Blog Post

CAADP Roadmap for Sustainable Development

The African Union’s Comprehensive Africa Agriculture Development Programme, or CAADP, has made steady progress over its past 10 years of implementation. However, the African continent continues to face some key challenges, including the need to provide for the food and nutrition needs of a steadily growing population, economic inequality and rural poverty, disputes over limited natural resources, and the impact of climate change and market globalization. To address these issues, the African Union Commission has developed an implementation strategy and roadmap (IS&R) designed to guide Africa toward the goals of “shared prosperity and improved livelihoods” set forth in the 2014 Malabo Declaration.

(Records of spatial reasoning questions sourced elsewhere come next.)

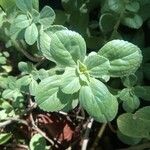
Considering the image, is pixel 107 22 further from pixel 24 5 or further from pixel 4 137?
pixel 4 137

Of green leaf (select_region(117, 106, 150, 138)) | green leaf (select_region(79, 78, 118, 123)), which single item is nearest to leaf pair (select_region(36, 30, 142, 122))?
green leaf (select_region(79, 78, 118, 123))

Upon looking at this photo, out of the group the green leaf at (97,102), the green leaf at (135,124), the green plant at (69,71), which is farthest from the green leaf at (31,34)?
the green leaf at (135,124)

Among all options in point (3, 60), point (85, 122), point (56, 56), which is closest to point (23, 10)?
point (56, 56)

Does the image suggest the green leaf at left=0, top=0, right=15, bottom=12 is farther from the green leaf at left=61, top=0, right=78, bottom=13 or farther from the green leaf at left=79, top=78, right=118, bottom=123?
the green leaf at left=79, top=78, right=118, bottom=123

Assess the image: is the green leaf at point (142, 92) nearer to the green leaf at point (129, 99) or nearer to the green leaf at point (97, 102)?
the green leaf at point (129, 99)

The IS&R is driven by two objectives: sustainable, inclusive agricultural growth and strengthened continental, regional, and national capacity. It includes short-, medium-, and long-term milestones for 11 strategic action areas:

1. Adopt measures to increase sustainable agricultural production and productivity in an inclusive manner;

2. Promote development of market infrastructure, regional trade and integration, and value chains;

3. Increase resilience of livelihoods and production systems to climate variability and change and other shocks;

4. Strengthen governance of land, water, and other natural resources;

5. Build and strengthen capacity for evidence-based planning, implementation, review, and dialogue;

6. Review and implement policy and institutional reforms that strengthen leadership, management, and technical capacity in agriculture;

7. Strengthen local ownership and leadership to champion agriculture and CAADP agenda and align coordination and implementation partnerships;

8. Enhance skills, knowledge, and agricultural education;

9. Strengthen data and statistics for evidence-based planning, implementation, monitoring and evaluation, and review processes;

10. Establish and institutionalize mutual accountability mechanisms with regular peer reviews and strong dialogue platforms; and

11. Identify and enhance innovative financing models for increased public and private sector finance for agriculture investments along the value chain.

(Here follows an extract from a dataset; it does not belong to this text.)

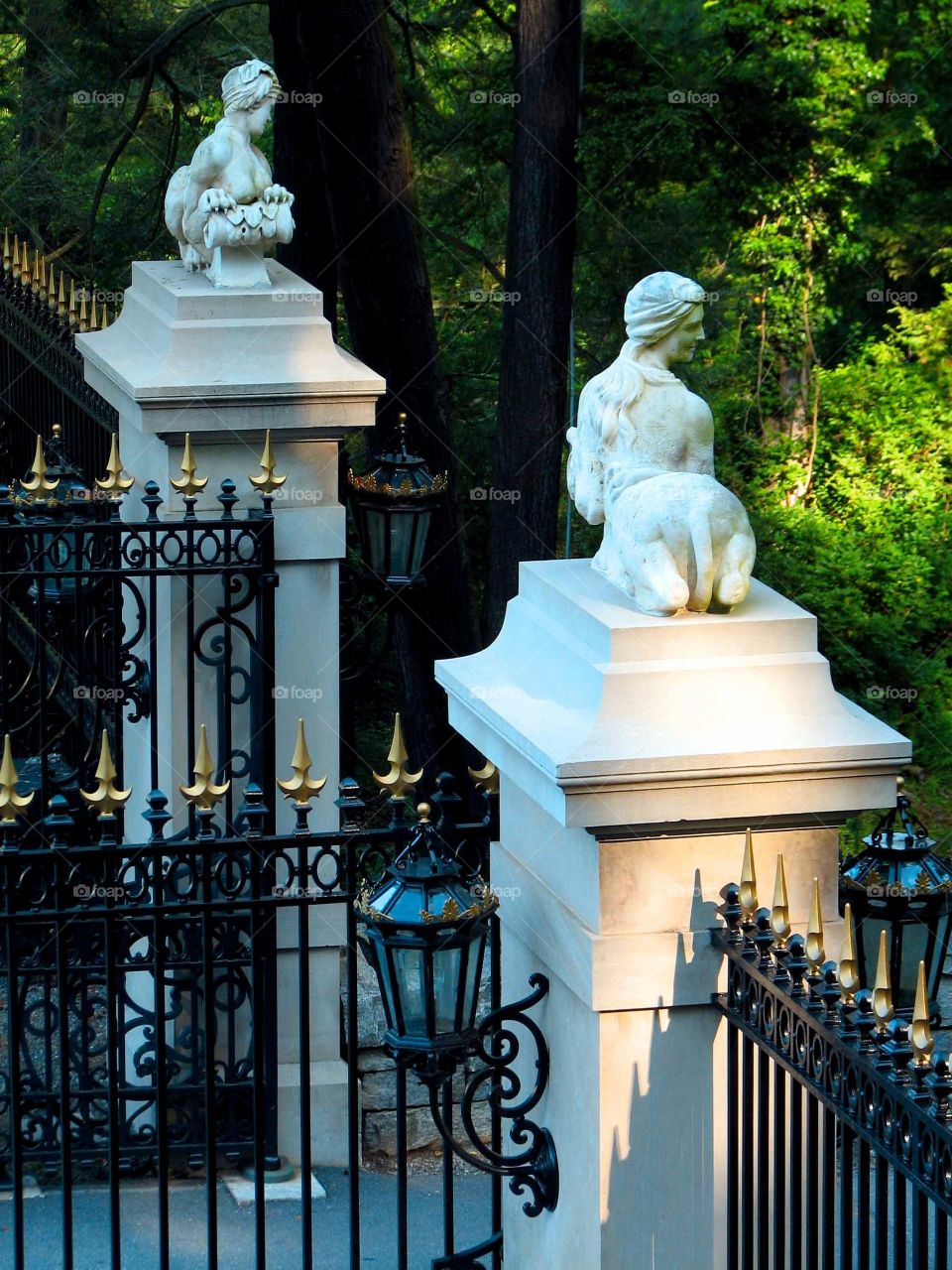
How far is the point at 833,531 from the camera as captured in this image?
19.5m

While these action areas reinforce much of the work CAADP has done over the past 10 years, the IS&R differs in several important ways. The most important difference is its emphasis on local ownership. The document recognizes that while international support and coordination across AU member states is critical, at its core, agricultural development remains a national responsibility. Thus, the agreement stresses the need for subsidiarity, which means that the responsibility for making decisions and taking action will be placed in the hands of the lowest governmental or organizational level practicable. This will allow countries to take leadership of their own development, while still receiving support and guidance from the suggested strategic action areas and from regional and continental actors such as NePAD.

The IS&R also emphasizes the need to strengthen regional and continental partnerships to build on the lessons learned over the past 10 years of CAADP implementation, and the need to more fully and transparently track progress using measurable milestones. For example, for the first action area (“Adopt measures to increase sustainable agricultural production and productivity in an inclusive manner”), the roadmap lists one sub-action as “Support post-harvest loss (PHL) management.” It then provides a short-term milestone to achieve this goal: “Inventory, verification, and adaptation of PHL technologies (including indigenous technologies).”

For the second action area (“Promote development of market infrastructure, regional trade and integration, and value chains”), one sub-action is listed as “Harmonize trade regimes, measures and standards, and remove nontariff barriers (NTBs) within and across regional trade blocs (RECs), and domesticate and implement regional and continental trade.” The roadmap then lays out the mid-range milestone that all tariff barriers to intra-African agricultural trade are to be removed by 2020.

By breaking CAADP’s broad development goals down into such clear, tangible milestones, it is hoped that the new roadmap will provide solid guidance for the next 10 years of Africa’s agricultural development.